Так начиналась да тут же на этом и закончилась лирика двадцатилетних в начале 90-х годов. Исторически она была действительно невозможна тогда и еще менее возможна сейчас. «Ржавым будущим по мне прошлась коса. / Полумесяц вынул острый нож. / Все сказали мне: «Умри, лиса, умри, лиса». / Все убьют меня, и ты меня убьешь». Сколько глупостей надо было наговорить до, во время и после этих строк. Сколько натворить бед ради того, чтобы эти строки все-таки были.
Поэтам всегда кажется, что дело совсем не в стихах, а в так называемой жизни. Или в так называемой смерти. Поэтому Рембо отправляется в Африку торговать рабами и глушить опиум, а Маяковский по уши утонул в крови взахлеб воспеваемой революции. Но, как он же справедливо заметил, «поэзия – пресволочнейшая штуковина». Она не нуждается в признании поэтами или, смешно сказать, читателями. «Существует, и ни в зуб ногой».

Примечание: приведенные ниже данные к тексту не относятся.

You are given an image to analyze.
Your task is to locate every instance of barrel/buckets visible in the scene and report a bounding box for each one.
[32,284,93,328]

«Не узнаешь своего лица, \ попадая вновь все в тот же ритм. / Только не умрилисаумрилиса, / а умри и сам умри, и сам умри». Хрестоматийность этих строк очевидна. Может быть, именно поэтому их упорно и хрестоматийно не замечают те, кто по долгу профессии должен замечать и чувствовать первым. Вся беда в том, что советская критика духовно умерла еще в советское время, а постсоветская критика так и не возникла.

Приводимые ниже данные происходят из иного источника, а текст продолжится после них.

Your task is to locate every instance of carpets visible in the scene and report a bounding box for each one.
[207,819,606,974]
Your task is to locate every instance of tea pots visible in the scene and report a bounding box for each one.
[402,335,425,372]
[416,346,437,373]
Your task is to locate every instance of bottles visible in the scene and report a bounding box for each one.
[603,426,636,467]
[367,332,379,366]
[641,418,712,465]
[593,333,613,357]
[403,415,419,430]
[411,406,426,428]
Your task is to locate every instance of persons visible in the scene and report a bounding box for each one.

Ситуация, в которой существует или, правильнее сказать, не существует современная поэзия, четко очерчена еще Адорно в 1951 году: «Сочинение стихов после Освенцима – безнравственное занятие». Это высказывание я бы дополнил: создание стихов до Освенцима – еще более безнравственное занятие. Витухновская пишет не до и не после, а во время Освенцима. «Музыка пахнет газовой камерой». Вот в чем дело. «Совета ждали от Папы Римского, / от Чебурашки, Маркеса и Фрейда. / Но явь наполнилась внеисторическим, от Лагерфельда. / Где город весь рвало по центру, / где мертвецы бросали тень его, / там шли мутанты люминесцентные, / там шли мутанты от Бартенева».

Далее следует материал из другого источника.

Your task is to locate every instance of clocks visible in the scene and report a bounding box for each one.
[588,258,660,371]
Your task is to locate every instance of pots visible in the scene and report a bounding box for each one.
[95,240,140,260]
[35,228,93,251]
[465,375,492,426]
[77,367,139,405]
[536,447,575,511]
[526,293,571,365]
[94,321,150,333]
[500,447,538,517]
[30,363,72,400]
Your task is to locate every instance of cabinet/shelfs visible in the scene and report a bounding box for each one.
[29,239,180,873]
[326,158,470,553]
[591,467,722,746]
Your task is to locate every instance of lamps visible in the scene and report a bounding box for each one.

Боже упаси воспринять все это, как некое отражение некой не самой уютной эпохи. Речь идет о совершенно необживаемой метафизической ситуации. «Сумасшедший куратор», подвесивший вместо «Черного квадрата» самого Малевича в старомодном черном сюртуке, – один из лучших образцов этой поэзии. Квадрат Малевича из повешенного Малевича. Эта поэзия не для мещанина и не для буржуа. Она для тех, кто не успокоился и не успокоится никогда. «Шубийство», скроенное автором из убийства и шубы, не самая теплая одежда. «Как вы зацементели. / Я первый среди вас зацементел. / И вы меня встревожить не посмели, / и я вас потревожить не посмел». Кто кого когда потревожил? Был Бодлер , как сказала Новодворская, «с его цветочками зла». Но она же заметила, что и он кажется пресноватым после чтения Витухновской.
Впрочем, чтение – это слишком громко сказано. Никто толком и не читал. А жаль!
Во время недавней поездки в Германию, которую Витухновская называет Гер-Мания, немецкая пресса назвала ее «черной мадонной современной поэзии». Ее с интересом изучают слависты и пытаются подверстать к постмодерну. Но это бессмысленное занятие. Витухновскую нельзя понять в контексте. Она сама – контекст, на фоне которого тексты многих других выглядят пошлыми, бесцветными и бессмысленными. Оказывается, бывает не только черный юмор, но и черная лирика.